Develop your answers to the following guiding questions while completing the readings and working on assignments throughout the week.

• Why do we need stream processing frameworks for high-velocity big data problems?
• What are the benefits and drawbacks of Storm?
• How do components in Storm interact?
• What is the architecture of the Storm framework?
• How does Storm scale horizontally?

week 4

Goals and Objectives

After you actively engage in the learning experiences in this module, you should be able to:

• Know why reaching consistency can be slow in distributed systems
• Understand the implications of Eric Brewer’s CAP Theorem on Clouds
• Know what components in a cloud are impacted by consistency issues
• Learn what solutions and techniques are used in Cloud Computing to address consistency issues
• Understand the interaction of availability, network partition, and consistency
• Explain informally how the Paxos protocol provides eventual consistency and the limitations of Paxos
• Explain the popularity of Zookeeper
• Understand the benefits and limitations of a distributed column-oriented data store
• Describe the interaction between the HBase Master and the HRegion Servers
• Explain how iterative data flow and interactivity motivate SPARK

Key Phrases/Concepts

Keep your eyes open for the following key terms or phrases as you complete the readings and interact with the lectures.
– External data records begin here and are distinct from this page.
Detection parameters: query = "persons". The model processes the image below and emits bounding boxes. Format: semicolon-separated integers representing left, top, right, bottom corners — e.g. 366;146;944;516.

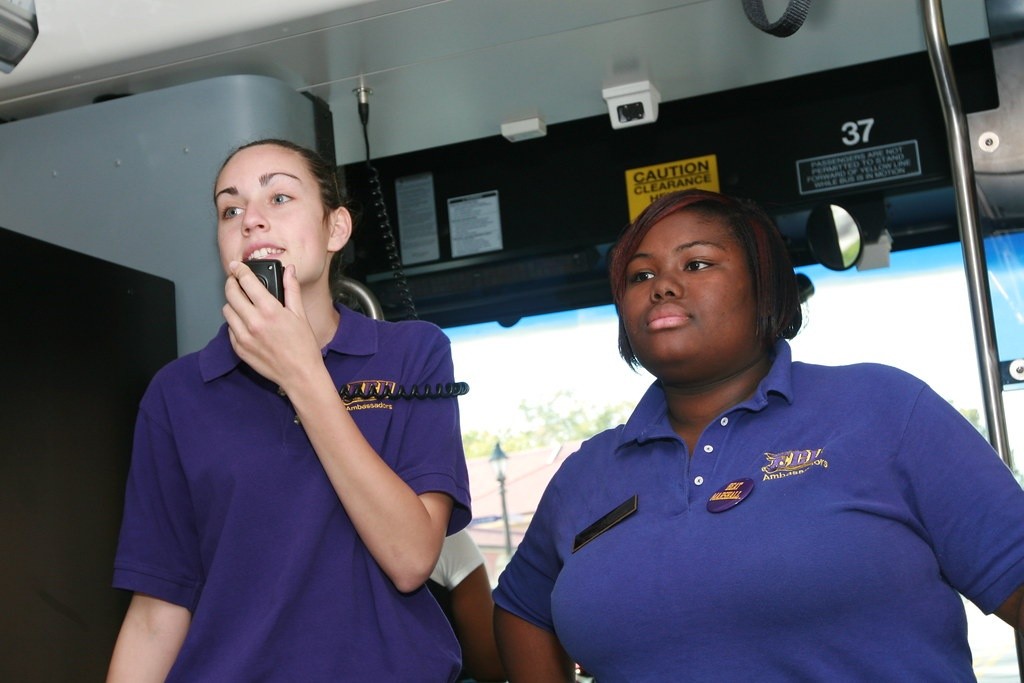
424;529;509;683
492;188;1024;683
104;137;473;683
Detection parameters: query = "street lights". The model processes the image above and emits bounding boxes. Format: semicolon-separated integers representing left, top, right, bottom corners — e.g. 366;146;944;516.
487;442;513;560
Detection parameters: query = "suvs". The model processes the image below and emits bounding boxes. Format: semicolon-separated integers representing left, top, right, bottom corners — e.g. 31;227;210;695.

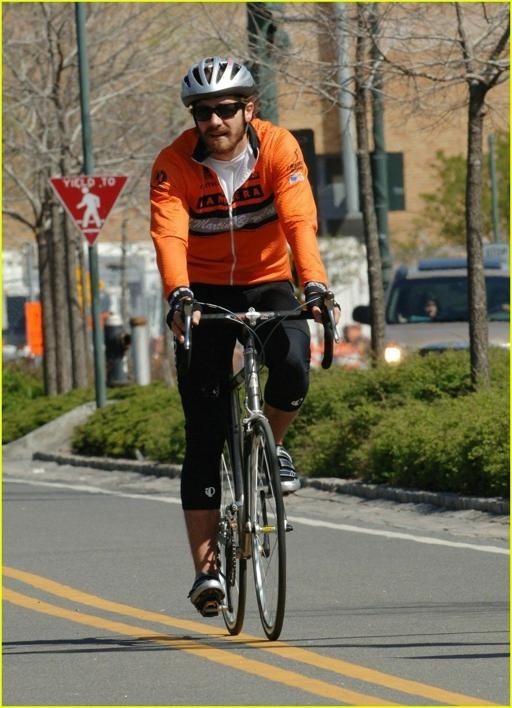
361;255;511;367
These topics will help you better understand the content in this module.

• Consistency
• Availability
• Partition tolerance
• Eventual Consistency
• t-Connected Consistency
• BASE
• ACID
• Paxos
• Quorum
• HBASE
• Column-oriented data store
• SPARK
• Pregel
• Hive
• Scala
• Acyclic data flow
• Resilient distributed datasets

Guiding Questions

Develop your answers to the following guiding questions while completing the readings and working on assignments throughout the week.
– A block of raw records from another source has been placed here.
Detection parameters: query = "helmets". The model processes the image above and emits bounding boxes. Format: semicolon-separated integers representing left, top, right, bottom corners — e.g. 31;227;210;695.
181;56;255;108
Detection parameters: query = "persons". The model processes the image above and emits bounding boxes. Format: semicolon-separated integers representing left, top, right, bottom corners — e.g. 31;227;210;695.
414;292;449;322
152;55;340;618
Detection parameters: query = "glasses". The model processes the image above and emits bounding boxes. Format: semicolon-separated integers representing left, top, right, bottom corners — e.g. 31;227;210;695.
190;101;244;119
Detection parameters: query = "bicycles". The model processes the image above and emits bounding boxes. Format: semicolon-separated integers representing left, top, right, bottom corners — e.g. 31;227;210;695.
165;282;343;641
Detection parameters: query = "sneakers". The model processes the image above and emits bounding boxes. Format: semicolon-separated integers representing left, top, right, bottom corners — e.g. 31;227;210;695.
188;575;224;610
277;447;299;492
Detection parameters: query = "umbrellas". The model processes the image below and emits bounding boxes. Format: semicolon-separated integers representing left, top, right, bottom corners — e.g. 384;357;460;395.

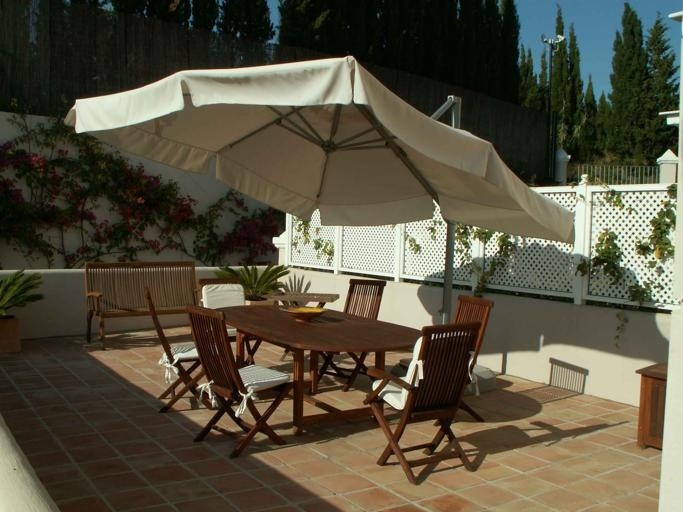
63;56;577;395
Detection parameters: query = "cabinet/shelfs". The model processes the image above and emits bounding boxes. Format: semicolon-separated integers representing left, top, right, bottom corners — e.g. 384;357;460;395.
636;360;667;452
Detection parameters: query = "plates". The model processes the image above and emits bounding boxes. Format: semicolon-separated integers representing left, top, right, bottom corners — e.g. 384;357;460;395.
280;306;327;324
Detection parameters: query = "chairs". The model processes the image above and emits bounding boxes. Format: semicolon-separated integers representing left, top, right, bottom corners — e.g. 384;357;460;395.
143;284;214;413
362;320;482;484
195;277;264;364
308;278;387;393
400;293;495;424
185;303;295;459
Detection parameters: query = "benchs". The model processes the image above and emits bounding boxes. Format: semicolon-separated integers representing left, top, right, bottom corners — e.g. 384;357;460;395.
84;260;197;352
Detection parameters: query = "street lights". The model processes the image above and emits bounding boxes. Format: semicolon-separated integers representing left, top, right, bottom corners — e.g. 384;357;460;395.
540;34;565;186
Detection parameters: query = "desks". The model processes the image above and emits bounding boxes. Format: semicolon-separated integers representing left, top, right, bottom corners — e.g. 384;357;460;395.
261;292;340;309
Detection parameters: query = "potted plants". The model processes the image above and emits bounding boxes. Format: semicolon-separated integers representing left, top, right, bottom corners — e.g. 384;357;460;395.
0;267;46;353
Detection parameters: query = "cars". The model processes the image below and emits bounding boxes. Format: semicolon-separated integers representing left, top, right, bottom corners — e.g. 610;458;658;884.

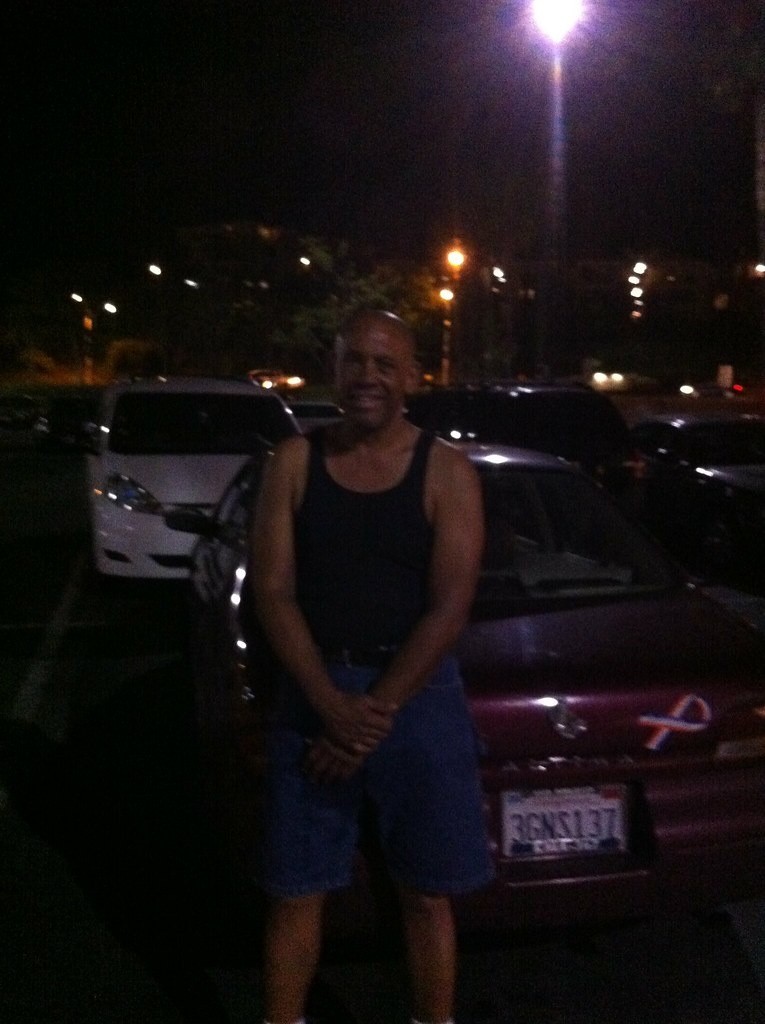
690;383;749;399
245;370;294;392
0;393;50;451
626;412;765;565
166;442;765;930
58;379;304;595
35;395;99;453
462;368;594;396
288;399;346;431
601;369;659;393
• Why do we need consistency in distributed computing?
• What are the benefits and limitations of Paxos?
• What are the advantages and disadvantages of a distributed column store?
• What is the architecture of the SPARK framework?

week 5

Goals and Objectives

After you actively engage in the learning experiences in this module, you should be able to:

• Know the motivations for machine learning and graph processing
• Understand why conventional machine learning and graph processing tools are not sufficient for large data sets
• Understand why cloud computing provides a platform for large scale machine learning and graph processing
• Learn how to write graph processing algorithms that have adjacency lists too large for the memory of one machine
• Learn and explain how to use a basic machine learning tool
• Understand how to use a K-Means algorithm for clustering data sets
• Describe a classification problem and Naïve Bayes Classifier
• Understand concepts of Frequent Pattern Mining
• Learn about the Graph Processing and Machine Learning libraries of Apache Spark

Key Phrases/Concepts

Keep your eyes open for the following key terms or phrases as you complete the readings and interact with the lectures. These topics will help you better understand the content in this module.

• Graph Processing
• Index-free adjacency
• Relations
• Ranking
• Fusion/Diffusion
• Machine Learning
• Large training data set
• Regression
• Clustering
• Classification
• Recommendation
• Anomaly detection
• Pattern recognition

Guiding Questions

Develop your answers to the following guiding questions while completing the readings and working on assignments throughout the week.

• How does a graph processing problem get solved by focusing the solution on a vertex?
• What algorithms are best described as a graph processing algorithm?
• What are the basic machine learning algorithms?
• How does a cloud-based machine learning tool help simplify using machine learning to solve big data problems?
• What are the benefits of using a machine learning / graph specific framework, compared to writing one's algorithm directly on Hadoop?